:: ASSIGNMENT ::
Restate exactly, and only, the lines from the one with "Little girl dancing" through the end of the data, with both of those end lines kept. Drop any pictures.

:: COLLECTED DATA ::
* * * * * * * * *
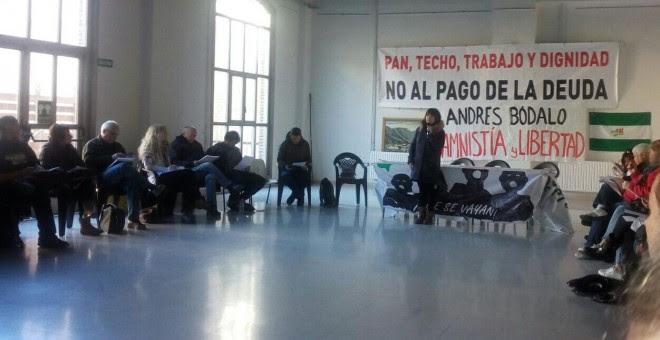 Asamblea estatal de las Marchas de la Dignidad celebrada en el centro social Luis Buñuel de Zaragoza.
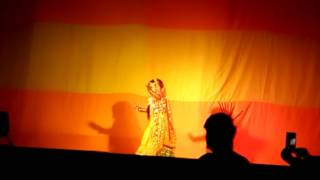 Little girl dancing in the Bengali song 03.06.17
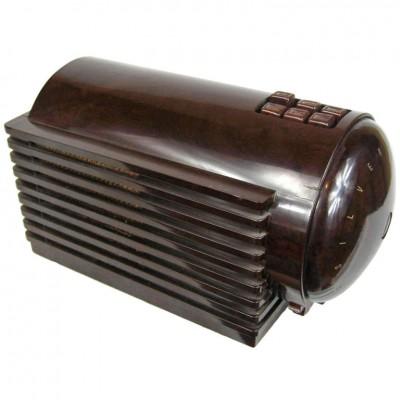 1930's Silvertone Rocket Bakelite Radio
* * * * * * * * *
:: TASK SOLUTION ::
 Little girl dancing in the Bengali song 03.06.17
 1930's Silvertone Rocket Bakelite Radio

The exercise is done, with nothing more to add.